▶ **Document extract**
By Dave Lindorff
Listening to the endless stream of cars passing my house every day,
and knowing, from watching them from my mailbox, that they are almost
all carrying just one person, either commuting to work or running some
kind of errand, I know we are headed for disaster.
Two days ago, there was a report by Agence France Presse
about the ongoing destruction of the world’s remaining wetlands (60
percent have already been destroyed by man over the past century), and
how they contain within them an amount of stored carbon equal to all
the carbon currently in the atmosphere. Global warming and property
development are drying out those remaining wetlands, causing the
release of that carbon, which will more than negate even the most
radical efforts at reducing carbon emissions from power plants,
factories and automobiles.
There are also credible, well-researched reports
that even a few more degrees of temperature rise in the arctic regions
of Siberia and northern North America will melt the permafrost and
release as much 400 gigatons of methane gas trapped in frozen
clathrates for millennia—the release of which would cause global
temperatures to soar to levels not seen in 250 million years (methane
is 20 times as potent a global warming gas as CO2). Vast regions of
Siberia are already bubbling with releasing methane as the permafrost
line moves north.
Now I grant that our corporate media, ever focused laser-like on
important stories like Brittany Spears’ return to the stage and on the
latest gaffe of one or the other presidential candidate, have not been
very interested in alerting the masses to these disasters now in
progress that could end humanity’s run on the planet (along with
exterminating most of the rest of the life on the planet too). But that
said, at this point everyone has surely heard enough, and witnessed
enough in person of the dramatic changes taking place in the earth’s
climate, to know that something scary is going on.

▶ **Given records**

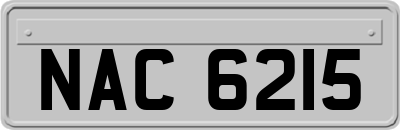 NAC 6215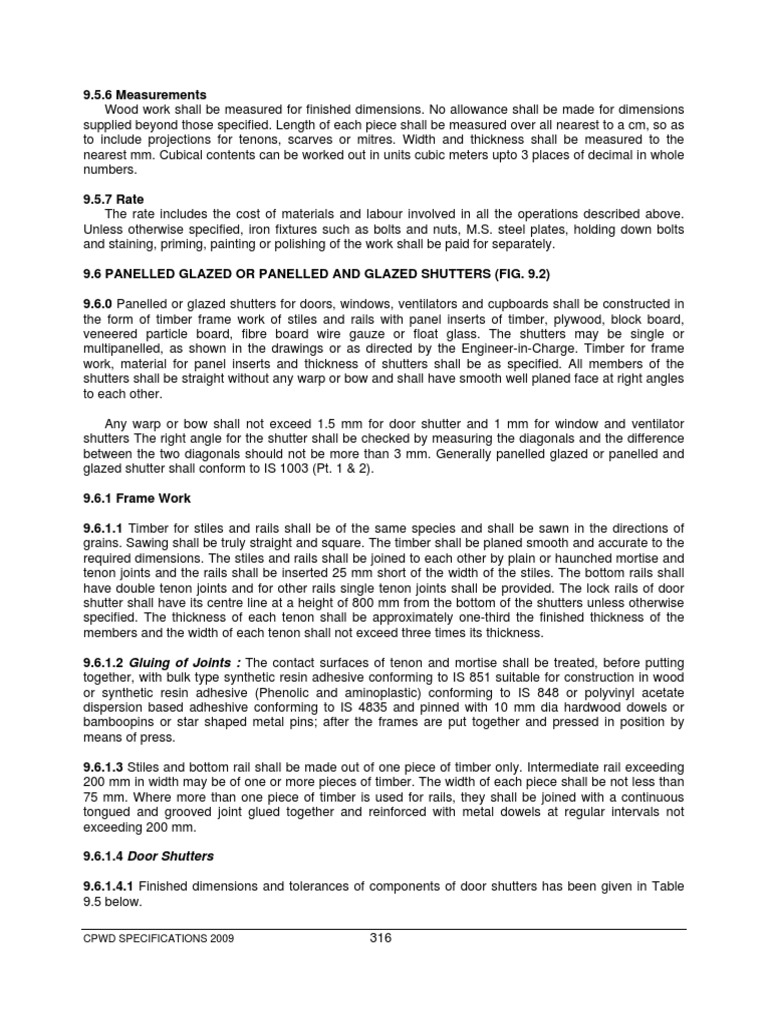 9.5.6 Measurements

Wood work shall be measured for finished dimensions. No allowance shall be made for dimensions supplied beyond those specified. Length of each piece shall be measured over all nearest to a cm, so as to include projections for tenons, scarves or mitres. Width and thickness shall be measured to the nearest mm. Cubical contents can be worked out in units cubic meters upto 3 places of decimal in whole numbers.

9.5.7 Rate

The rate includes the cost of materials and labour involved in all the operations described above. Unless otherwise specified, iron fixtures such as bolts and nuts, M.S. steel plates, holding down bolts and staining, priming, painting or polishing of the work shall be paid for separately.

9.6 PANELLED GLAZED OR PANELLED AND GLAZED SHUTTERS (FIG. 9.2)

9.6.0 Panelled or glazed shutters for doors, windows, ventilators and cupboards shall be constructed in the form of timber frame work of stiles and rails with panel inserts of timber, plywood, block board, veneered particle board, fibre board wire gauze or float glass. The shutters may be single or multipanelled, as shown in the drawings or as directed by the Engineer-in-Charge. Timber for frame work, material for panel inserts and thickness of shutters shall be as specified. All members of the shutters shall be straight without any warp or bow and shall have smooth well planed face at right angles to each other.

Any warp or bow shall not exceed 1.5 mm for door shutter and 1 mm for window and ventilator shutters The right angle for the shutter shall be checked by measuring the diagonals and the difference between the two diagonals should not be more than 3 mm. Generally panelled glazed or panelled and glazed shutter shall conform to IS 1003 (Pt. 1 & 2).

9.6.1 Frame Work

9.6.1.1 Timber for stiles and rails shall be of the same species and shall be sawn in the directions of grains. Sawing shall be truly straight and square. The timber shall be planed smooth and accurate to the required dimensions. The stiles and rails shall be joined to each other by plain or haunched mortise and tenon joints and the rails shall be inserted 25 mm short of the width of the stiles. The bottom rails shall have double tenon joints and for other rails single tenon joints shall be provided. The lock rails of door shutter shall have its centre line at a height of 800 mm from the bottom of the shutters unless otherwise specified. The thickness of each tenon shall be approximately one-third the finished thickness of the members and the width of each tenon shall not exceed three times its thickness.

9.6.1.2 Gluing of Joints : The contact surfaces of tenon and mortise shall be treated, before putting together, with bulk type synthetic resin adhesive conforming to IS 851 suitable for construction in wood or synthetic resin adhesive (Phenolic and aminoplastic) conforming to IS 848 or polyvinyl acetate dispersion based adheshive conforming to IS 4835 and pinned with 10 mm dia hardwood dowels or bamboopins or star shaped metal pins; after the frames are put together and pressed in position by means of press.

9.6.1.3 Stiles and bottom rail shall be made out of one piece of timber only. Intermediate rail exceeding 200 mm in width may be of one or more pieces of timber. The width of each piece shall be not less than 75 mm. Where more than one piece of timber is used for rails, they shall be joined with a continuous tongued and grooved joint glued together and reinforced with metal dowels at regular intervals not exceeding 200 mm.

9.6.1.4 Door Shutters

9.6.1.4.1 Finished dimensions and tolerances of components of door shutters has been given in Table 9.5 below.

CPWD SPECIFICATIONS 2009 316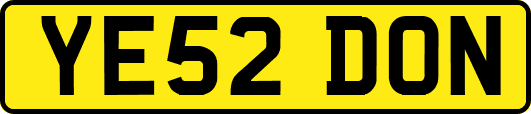 YE52 DON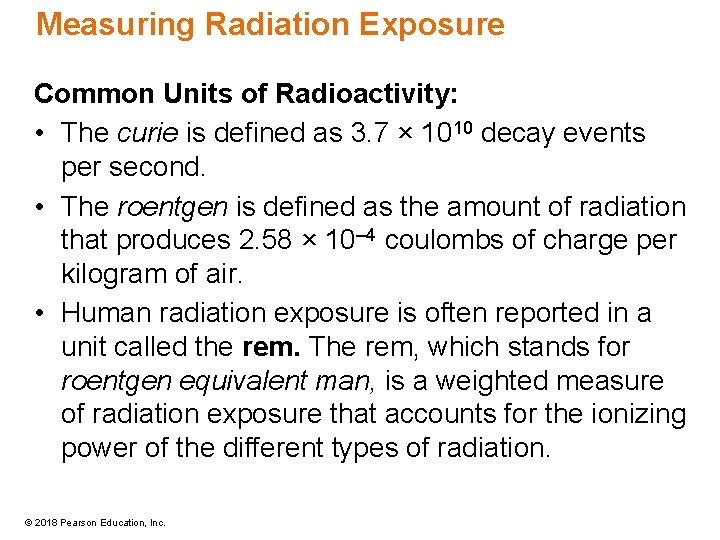 Measuring Radiation Exposure

Common Units of Radioactivity:

• The curie is defined as $3.7 \times 10^{10}$ decay events per second.

• The roentgen is defined as the amount of radiation that produces $2.58 \times 10^{-4}$ coulombs of charge per kilogram of air.

• Human radiation exposure is often reported in a unit called the rem. The rem, which stands for roentgen equivalent man, is a weighted measure of radiation exposure that accounts for the ionizing power of the different types of radiation.

© 2018 Pearson Education, Inc.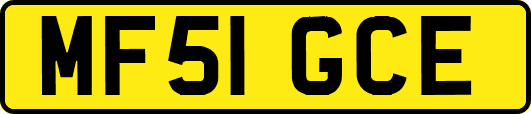 MF51 GCE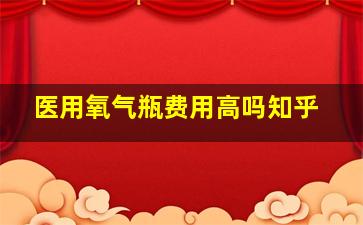 医用氧气瓶费用高吗知乎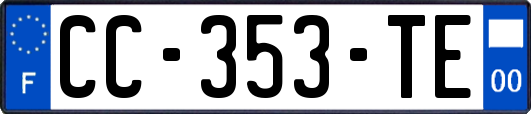 F
CC-353-TE
00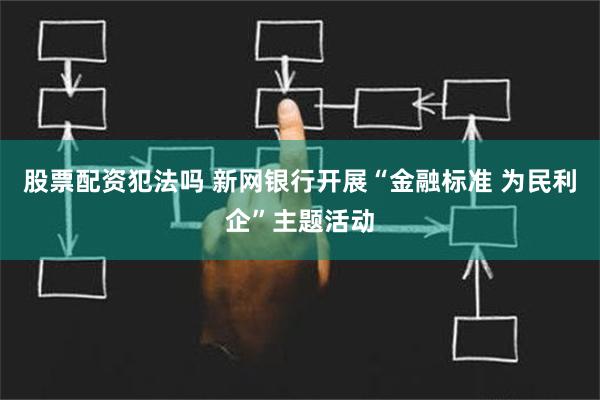 股票配资犯法吗 新网银行开展“金融标准 为民利企”主题活动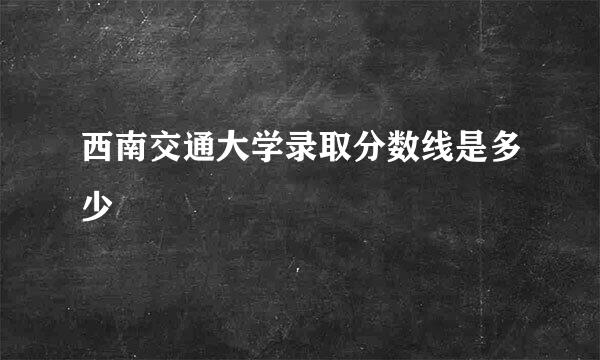 西南交通大学录取分数线是多少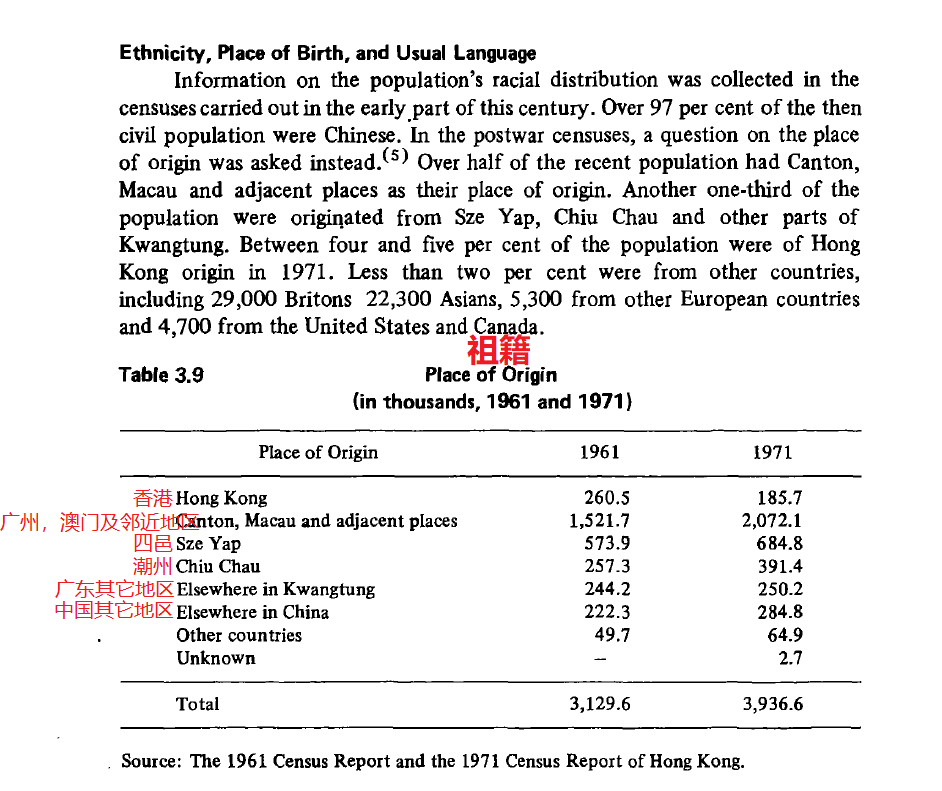 **Ethnicity, Place of Birth, and Usual Language**

Information on the population's racial distribution was collected in the censuses carried out in the early part of this century. Over 97 per cent of the then civil population were Chinese. In the postwar censuses, a question on the place of origin was asked instead.$^{(5)}$ Over half of the recent population had Canton, Macau and adjacent places as their place of origin. Another one-third of the population were originated from Sze Yap, Chiu Chau and other parts of Kwangtung. Between four and five per cent of the population were of Hong Kong origin in 1971. Less than two per cent were from other countries, including 29,000 Britons 22,300 Asians, 5,300 from other European countries and 4,700 from the United States and Canada.

祖籍

**Table 3.9** **Place of Origin**
**(in thousands, 1961 and 1971)**

| Place of Origin | 1961 | 1971 |
|---|---|---|
| 香港 Hong Kong | 260.5 | 185.7 |
| 广州，澳门及邻近地区 Canton, Macau and adjacent places | 1,521.7 | 2,072.1 |
| 四邑 Sze Yap | 573.9 | 684.8 |
| 潮州 Chiu Chau | 257.3 | 391.4 |
| 广东其它地区 Elsewhere in Kwangtung | 244.2 | 250.2 |
| 中国其它地区 Elsewhere in China | 222.3 | 284.8 |
| Other countries | 49.7 | 64.9 |
| Unknown | – | 2.7 |
| Total | 3,129.6 | 3,936.6 |

Source: The 1961 Census Report and the 1971 Census Report of Hong Kong.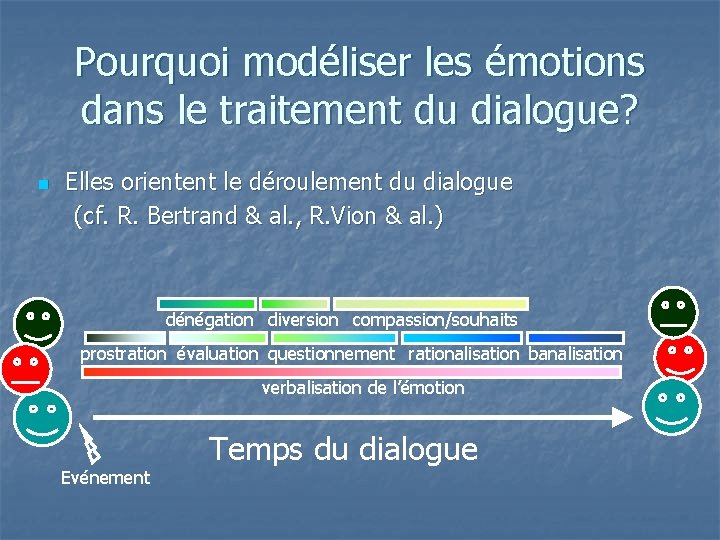 Pourquoi modéliser les émotions dans le traitement du dialogue?

Elles orientent le déroulement du dialogue (cf. R. Bertrand & al., R.Vion & al.)

dénégation diversion compassion/souhaits

prostration évaluation questionnement rationalisation banalisation

verbalisation de l'émotion

Temps du dialogue

Evénement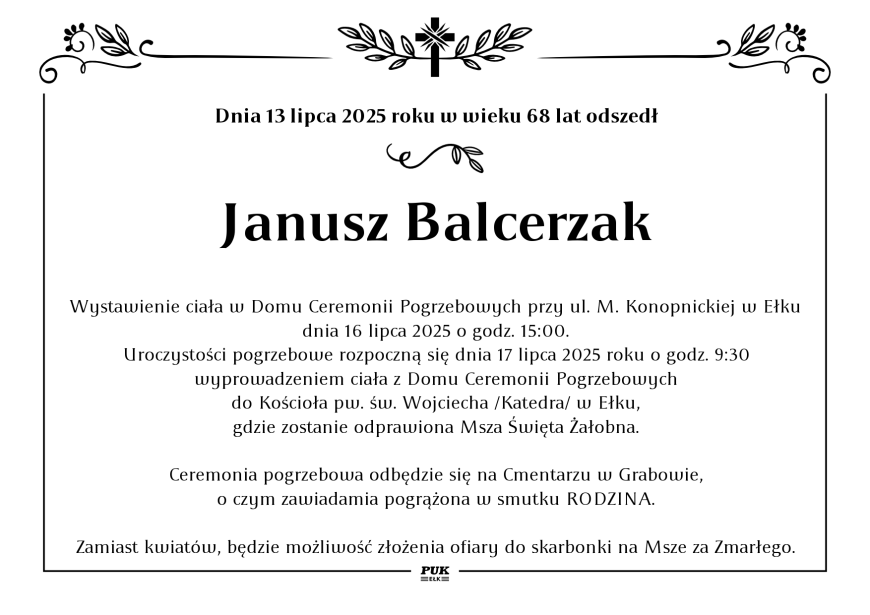 Dnia 13 lipca 2025 roku w wieku 68 lat odszedł

Janusz Balcerzak

Wystawienie ciała w Domu Ceremonii Pogrzebowych przy ul. M. Konopnickiej w Ełku dnia 16 lipca 2025 o godz. 15:00.
Uroczystości pogrzebowe rozpoczną się dnia 17 lipca 2025 roku o godz. 9:30 wyprowadzeniem ciała z Domu Ceremonii Pogrzebowych do Kościoła pw. św. Wojciecha /Katedra/ w Ełku, gdzie zostanie odprawiona Msza Święta Żałobna.

Ceremonia pogrzebowa odbędzie się na Cmentarzu w Grabowie, o czym zawiadamia pogrążona w smutku RODZINA.

Zamiast kwiatów, będzie możliwość złożenia ofiary do skarbonki na Msze za Zmarłego.

PUK
EŁK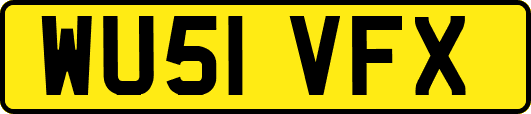 WU51 VFX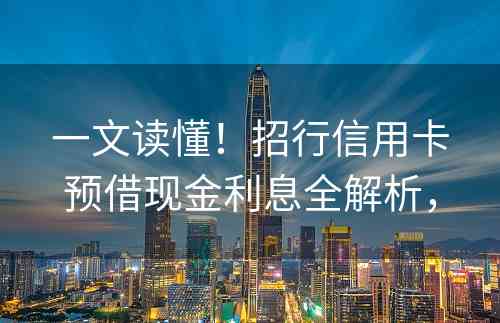 一文读懂！招行信用卡预借现金利息全解析，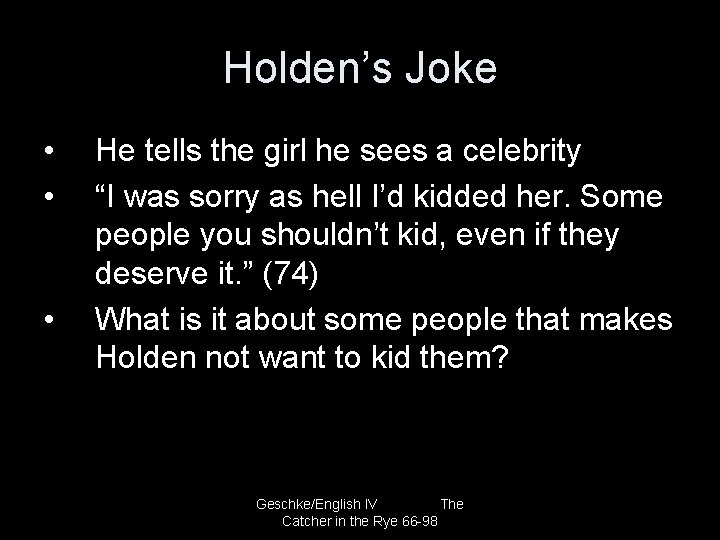 Holden’s Joke

• He tells the girl he sees a celebrity
• “I was sorry as hell I’d kidded her. Some people you shouldn’t kid, even if they deserve it.” (74)
• What is it about some people that makes Holden not want to kid them?

Geschke/English IV The Catcher in the Rye 66-98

▶ **Task goal**
Extend the essay on climate danger past the last sentence shown, in the same first-person voice.

▶ **Expected output**
And yet, people are not just going about their business as
usual—they are actually, for the most part, complaining not about the
lack of highly energy-efficient transportation, the lack of alternative
and less energy-wasting public transit, and the lack of government
funding for a crash program into researching carbon-free energy
solutions, but rather about the high price for carbon fuels. People are
clamoring for solutions to make gasoline cheaper!
Years ago, back in the 1970s during an Arab-led oil embargo, when
gas prices soared, there were mass campaigns to organize car pools. No
such campaigns are being organized today, and if any are they don’t get
any media attention. Instead we read that geologists are saying that
massive quantities of untapped oil reserves exist in the far north.
Now the last thing we should be wanting to do is take that nicely
sequestered carbon out of the ground and burn it into CO2! But that’s
what many Americans want done. Screw the climate! We want our cheap gas!
There are so many things we could be doing right now to reduce
carbon emissions—as individuals and as a nation. Turning off
air-conditioners would be one. Why should entire houses be cooled by
central air? Cool one room and use it for the hottest part of the day
if need be. Live downstairs during the hottest months and close off the
upstairs when it gets too hot. Ditto in the winter. There’s no need to
occupy and heat an entire house when it gets really cold. Most
Americans’ homes are way too large anyhow, but if you need that much
room, use it when it doesn’t require all that extra energy to heat and
cool. (When I lived in Cambridge, England as a kid, we used to sleep in
unheated bedrooms under cozy comforters, and then in the morning, I’d
go down and light a fire in the living room where we’d be during the
day. It would be cold as hell until the fire started, but not for
long.) Share rides. Plan errands so that many things get taken care of
on one outing, instead of in multiple run-outs. Use bicycles. I have
yet to see, on my own bike rides in town or when driving anywhere,
someone who is actually riding a bike on some errand—carrying a load in
a basket or in a backpack. The only bikers I see are people dressed
like Tour de France racers out for some exercise. What’s the matter
with using bikes for a purpose, instead of the family car?
I’m not trying to criticize, or to say I’m more ecologically
virtuous. I’m looking at this as an unprecedented disaster that is
dooming my kids, or their future children, to a life of strife, misery
and maybe even catastrophe. If I don’t take serious action—and I don’t
just mean individual life changes, but political action—to try and save
their world, I am guilty of a serious crime. And so are we all.
What the hell happened to any sense of shared responsibility, not just for society, but for our own offspring?
Most decent parents are ready to sacrifice in their lifestyles in
order to send their kids to college, or to help them out financially
when they are starting out as young adults. But for some strange reason
nobody seems ready to sacrifice at all when it comes to rescuing their
collective future. This makes no sense.
And yet, this is what our mass culture has done to us. As a nation,
as a people, we cannot think beyond our own noses. We cannot even think
about the need to act in our own and our children’s interest.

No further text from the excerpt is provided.